++++ INPUT MATERIAL

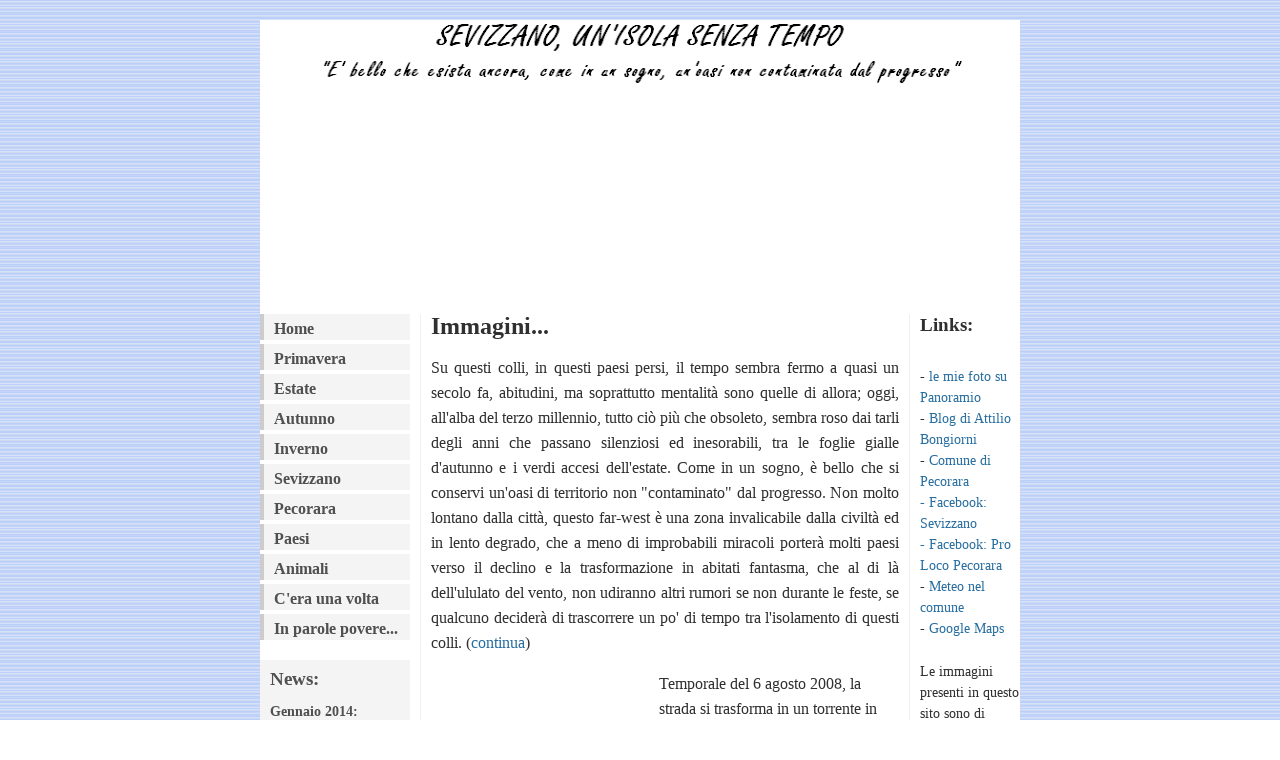

--- FILE ---
content_type: text/html
request_url: http://www.marcelloscarabelli.it/sevizzano/index.html
body_size: 2405
content:
<!DOCTYPE html PUBLIC "-//W3C//DTD XHTML 1.0 Strict//EN" "http://www.w3.org/TR/xhtml1/DTD/xhtml1-strict.dtd">
<html xmlns="http://www.w3.org/1999/xhtml" xml:lang="en" lang="en">
<head>
<meta http-equiv="Content-Type" content="text/html; charset=utf-8" />
<meta name="description" content="_your description goes here_" />
<meta name="keywords" content="_your,keywords,goes,here_" />
<meta name="author" content="www.sevizzano.net" />
<link rel="stylesheet" type="text/css" href="andreas01.css" media="screen" title="www.sevizzano.net" />
<link rel="stylesheet" type="text/css" href="print.css" media="print" />
<title>sevizzano.net</title>
<style type="text/css">
.style1 {
				color: #286EA0;
}
</style>
</head>

<body background="fondoblu.gif"><div id="wrap">

<div id="header" style="width: 760; height: 65px">
<h1 align="center">
<img border="0" src="isola%20senza%20tempo.jpg" width="760" height="65" align="center"></h1>
</div>
<p align="center">
<object classid="clsid:D27CDB6E-AE6D-11CF-96B8-444553540000" id="obj1" codebase="http://download.macromedia.com/pub/shockwave/cabs/flash/swflash.cab#version=6,0,40,0" border="0" width="760" height="175">
	<param name="movie" value="progetto sevizzano.swf">
	<param name="quality" value="High">
	<embed src="progetto%20sevizzano.swf" pluginspage="http://www.macromedia.com/go/getflashplayer" type="application/x-shockwave-flash" name="obj1" width="760" height="175" quality="High"></object>
&nbsp;</p>

<div id="avmenu" style="width: 150px; height: 469px">
<h2 class="hide">Menu:</h2>
<ul>
<li><a target="_self" href="index.html">Home</a></li>
<li><a target="_self" href="primavera.html">Primavera</a></li>
<li><a target="_self" href="estate.html">Estate</a></li>
<li><a target="_self" href="autunno.html">Autunno</a></li>
<li><a target="_self" href="inverno.html">Inverno</a></li>
<li><a target="_self" href="sevizzano.html">Sevizzano</a></li>
<li><a target="_self" href="pecorara.html">Pecorara</a></li>
<li><a target="_self" href="paesi.html">Paesi</a></li>
<li><a target="_self" href="animali.html">Animali</a></li>
<li><a target="_self" href="ceraunavolta.html">C&#39;era una volta</a></li>
<li><a target="_self" href="parolepovere.html">In parole povere...</a></li>
</ul>

<div class="announce">
<h3><span lang="it">N</span>ews:</h3>
<p><span lang="it"><strong>Gennaio 2014</strong></span><strong>:</strong><br />
<span lang="it">Inserite n</span>uov<span lang="it">e sezioni Sevizzano, 
Pecorara, Paesi e aggiornate le gallerie fotografiche</span></p>
</div>

</div>

<div id="extras">
<h3>Links:</h3>
<br>- <a target="_blank" href="http://www.panoramio.com/user/522572">le mie foto 
su Panoramio</a></br>
- <a target="_blank" href="http://bongat.altervista.org">Blog di Attilio 
Bongiorni</a><br />
- <a target="_blank" href="http://www.comune.pecorara.pc.it">Comune di Pecorara</a><br />
<span lang="it">
<a target="_blank" href="https://www.facebook.com/groups/38058443173/?fref=ts">- 
Facebook: Sevizzano</a></span><br />
<span lang="it">
<a target="_blank" href="https://www.facebook.com/pages/Pro-Loco-Pecorara/1382039012047004?fref=ts">
- Facebook: Pro Loco Pecorara</a></span><br />
- 
<a target="_blank" href="http://www.emiliaromagnameteo.com/meteo-Pecorara.html">
Meteo nel comune</a><br />
- 
<a target="_blank" href="http://maps.google.it/maps?f=q&source=s_q&hl=it&geocode=&q=sevizzano&sll=41.442726,12.392578&sspn=24.333277,39.331055&ie=UTF8&hq=&hnear=Sevizzano,+Pecorara+Piacenza,+Emilia+Romagna&t=k&z=15">
Google Maps</a></p>
<p align="left">Le immagini presenti in questo sito sono di proprietà del 
webmaster; l&#39;utilizzo è consentito solo previa autorizzazione da richiedersi a<span lang="it">:</span>
<span lang="it">marcel 800 <a href="mailto:webmaster@sevizzano.net">
<span class="style1">(chiocciola)</span></a> h<span class="style1">otmail 
(punto) it</span></span></p>
</div>

<div id="content">
<h2>Immagini...</h2>
<p class="p2" style="text-align:justify">Su questi colli, in questi paesi persi, 
il tempo sembra fermo a quasi un secolo fa, abitudini, ma soprattutto mentalità 
sono quelle di allora; oggi, all&#39;alba del terzo millennio, tutto ciò più che 
obsoleto, sembra roso dai tarli degli anni che passano silenziosi ed 
inesorabili, tra le foglie gialle d&#39;autunno e i verdi accesi dell&#39;estate. Come 
in un sogno, è bello che si conservi un&#39;oasi di territorio non &quot;contaminato&quot; dal 
progresso. Non molto lontano dalla città, questo far-west è una zona 
invalicabile dalla civiltà ed in lento degrado, che a meno di improbabili 
miracoli porterà molti paesi verso il declino e la trasformazione in abitati 
fantasma, che al di là dell&#39;ululato del vento, non udiranno altri rumori se non 
durante le feste, se qualcuno deciderà di trascorrere un po&#39; di tempo tra 
l&#39;isolamento di questi colli. (<a target="_self" href="parolepovere.html">continua</a>)</p>
<p>
<embed src="http://www.youtube.com/v/TqhmV__r9g0" type="application/x-shockwave-flash" width="228" height="212" style="float: left"></p>
<p>
Temporale 
del 6 agosto 2008, la strada si trasforma in un torrente in piena.</p>

</div>

<div id="footer" style="width: 760px; height: 34px">
Copyright &copy; 2009. Design by 
<a target="_blank" href="http://www.salvadigpixel.com">Salvadig 
Pixel.</a></div>

</div>
</body>
</html>

--- FILE ---
content_type: text/css
request_url: http://www.marcelloscarabelli.it/sevizzano/print.css
body_size: 793
content:
/* andreas01 - an open source xhtml/css website layout by Andreas Viklund (http://andreasviklund.com). Made for OSWD.org, free to use as-is for any purpose as long as the proper credits are given for the original design work. For design assistance and support, contact me through my website or through http://oswd.org/email.phtml?user=Andreas

Version: 1.0
(July 25, 2005)

Print layout: */

body {
margin: 0 auto;
padding: 0;
font-family: "Times New Roman",Serif;
background: #ffffff;
color: #000000;
}
	
#wrap {
margin: 2%;
width: auto;
float: none !important;
}

#header h1 {
margin: 0 0 10px 0;
}

#frontphoto, #avmenu ul, #extras, .announce, .hide {
display: none;
}

#content img {
display: none;
}

a {
text-decoration: underline;
color: #0000FF;
}
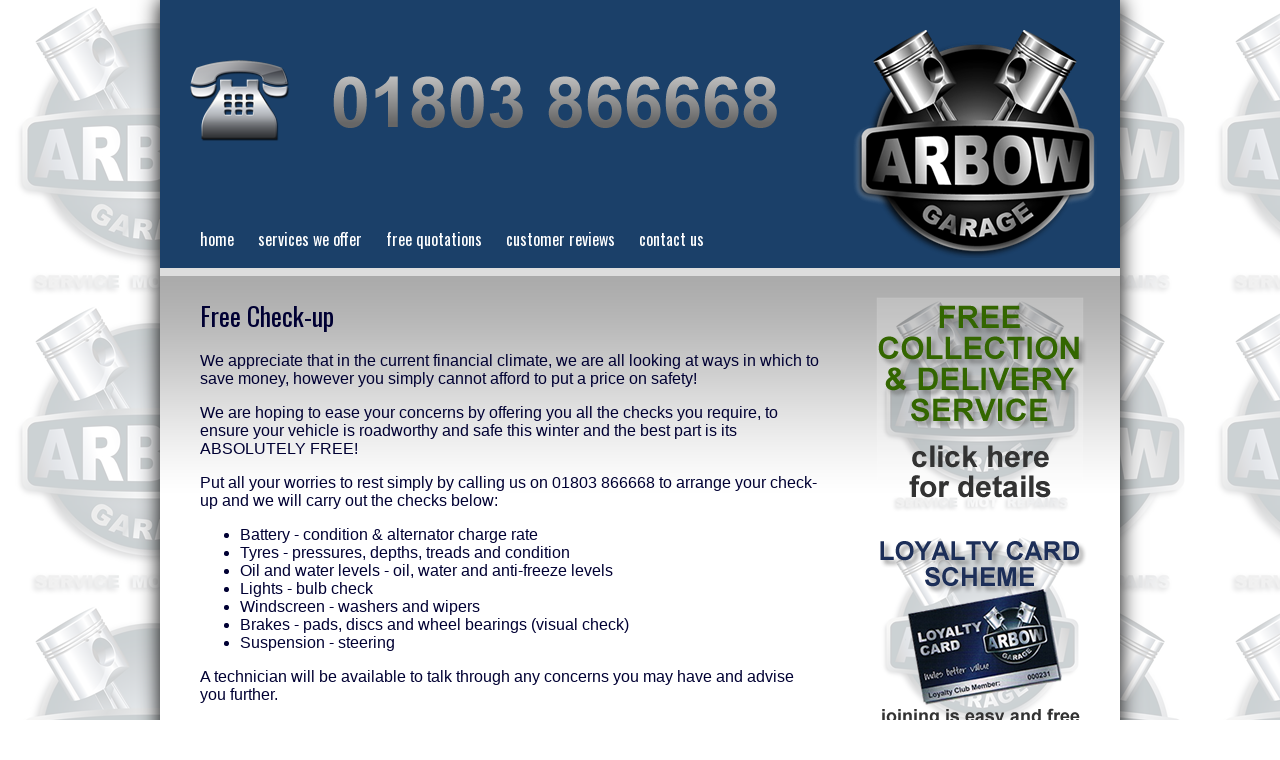

--- FILE ---
content_type: text/html; charset=UTF-8
request_url: http://arbowgarage.com/free-check-up.php
body_size: 1566
content:
<!DOCTYPE html PUBLIC "-//W3C//DTD XHTML 1.0 Transitional//EN" "http://www.w3.org/TR/xhtml1/DTD/xhtml1-transitional.dtd">
<html xmlns="http://www.w3.org/1999/xhtml">
<head>
<meta http-equiv="Content-Type" content="text/html; charset=utf-8" />
<title>Arbow Garage Totnes</title>
<link href="css/site.css" rel="stylesheet" type="text/css" />
<link href='http://fonts.googleapis.com/css?family=Oswald:400,700' rel='stylesheet' type='text/css'>

<script src="scripts/jquery-1.3.2.min.js"></script>
<script src="scripts/jquery.innerfade.js"></script>

<script type="text/javascript">
$(document).ready(
				function(){
					$('#rightColFader').innerfade({
					speed: 2500, // 1000 = 1 second transition time between images
					timeout: 4500, // time for each image to display
					type: 'sequence',
					containerheight: '230px' }); 
			});
</script>


</head>

<body>
<div id="wrapper">

<div id="headerDiv">
<div id="headerLeft">
<img src="images/phone.png" alt="telephone arbow garage 01803 866668" /><br />
<div id="linksDiv">
<a href="index.php">home</a>
<a href="services.php">services we offer</a> <a href="quotations.php">free quotations</a>  <a href="customer-reviews.php">customer reviews</a>
<a href="contact-us.php">contact us</a></div>
<!-- end links -->
</div>


<div id="headerRight"><img src="images/arbow-garage-logo-transparent.png" alt="arbow garage totnes logo" /></div>
</div>
<!-- end header -->
<div style="clear:both"></div>

<div id="contentDiv">
<div id="contentLeft">
   <h1>Free Check-up</h1>
   <p>We appreciate that in the current financial climate, we are all looking at ways in which to save money, however you simply cannot afford to put a price on safety!</p>
   <p>We are hoping to ease your concerns by offering you all the checks you require, to ensure your vehicle is roadworthy and safe this winter and the best part is its ABSOLUTELY FREE!</p>
   <p>Put all your worries to rest simply by calling us on 01803 866668 to arrange your check-up and we will carry out the checks below:</p>
   <ul>
      <li>Battery - condition &amp; alternator charge rate</li>
      <li>Tyres - pressures, depths, treads and condition</li>
      <li>Oil and water levels - oil, water and anti-freeze levels</li>
      <li>Lights - bulb check</li>
      <li>Windscreen - washers and wipers</li>
      <li>Brakes - pads, discs and wheel bearings (visual check)</li>
      <li>Suspension - steering</li>
      </ul>
   <p>A  technician will be available to talk through any concerns you may have and advise you further.</p>
</div><!-- end of left -->
<div id="contentRight">
   <div align="center">
      <p><a href="free-collection.php"><img src="images/faders/free-collection.png" border="0" /></a></p>
      <p> <a href="loyalty-card.php"><img src="images/faders/loyalty-card.png" border="0" /></a>
         <!-- end of fader -->
         </p>
   </div>
</div>
<!-- end of right -->
</div><!-- end content -->


<div style="clear:both"></div>
</div>
<!-- end of wrapper -->
<div id="footerDiv">
all content &copy; 2026 Arbow Garage&nbsp;&nbsp;&nbsp;|&nbsp;&nbsp;<a href="terms-conditions.php">Terms  &amp; Conditions</a>&nbsp;&nbsp;&nbsp;|&nbsp;&nbsp; Unit 3, Burke Road, Totnes, Devon, TQ8 5XL&nbsp;&nbsp;&nbsp;|&nbsp;&nbsp;&nbsp;Telephone: 01803 866668<br>
</div>
<!-- end footer -->
</body>
</html>


--- FILE ---
content_type: text/css
request_url: http://arbowgarage.com/css/site.css
body_size: 773
content:
body {
margin:0px;
padding:0px;
font-family:Arial, Helvetica, sans-serif;
background-image:url(../images/background-repeater.png);
background-repeat:repeat;
color:#000033;
}
p {
margin-top:0px;
}
a:hover {text-decoration: none;}
#wrapper {
width:960px;
margin:auto;
box-shadow: 0 0 20px rgba(0,0,0,1);
}
#headerDiv {
	float:left;
	background-color: #1B4069;
	width:100%;
	border-bottom:8px #DDDDDD solid;
}
#footerDiv {
text-align:center;
margin:auto;
width:960px;
margin-top:10px;
font-size:11px;
margin-bottom:10px;
}
#contentDiv {
background-image:url(../images/gradient-grey.png);
background-repeat:repeat-x;
background-color:#FFFFFF;
float:left;
width:100%;
}
#contentLeft {
float:left;
width:620px;
padding-left:40px;
padding-right:20px;
padding-top:20px;
}
#contentRight {
float:right;
margin-right:10px;
margin-top:20px;
width:260px;
}
#headerLeft {
float:left;
margin-left:30px;
margin-top:60px;
}
#headerRight {
float:right;
margin-top:30px;
margin-right:20px;
margin-bottom:10px;
}
#linksDiv {
margin-top:85px;
float:left;
margin-left:10px;
font-family: 'Oswald', sans-serif;
}
#linksDiv a {
color:white;
text-decoration:none;
font-size:16px;
margin-right:20px;
}
#linksDiv a:hover {
color:#999999;
}
h1, h2, h3, h4, h5 {
font-family: 'Oswald', sans-serif;
padding-top:0px;
margin-top:0px;
}
h1 {
font-size:26px;
font-weight:normal;
}
h2 {font-size:20px;
}
#rightColFader {
border:1px solid #000066;
background-color:#FFFFFF;
padding:5px;
width:240px;
height:240px;
list-style:none;
margin:0;
padding:0;
margin-bottom:10px;
}
#rightColFader li {
text-align:center;
width:240px;
padding-top:10px;
font-size:20px;
float:left;
}
#contentLeft img {
border:6px #DDDDDD solid;
}
#form1 input, #form1 textarea {
border:1px solid #000066;
padding:7px;
font-family:Arial, Helvetica, sans-serif;
background-color:#DEDEDE;
}
#form1 input:hover, #form1 textarea:hover {
border:1px solid #006633;
background-color:#FFFFFF;
}
.termsText {
font-size:10px;
}
.imageRight {
float:right;
margin-left:15px;
}
.imageLeft {
float:left;
margin-right:15px;
}
.customerReview {
	border:1px dotted #000066;
	padding:10px;
	background-color: #F2F2F2;
}
.reviweHeader {
font-style:italic;
font-size:18px;
}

++++++++

PROBLEM >> Please find how many lines in the records hold "arbowgarage", then give that number with nothing else.

RESULT FOR THIS EXERCISE >> 2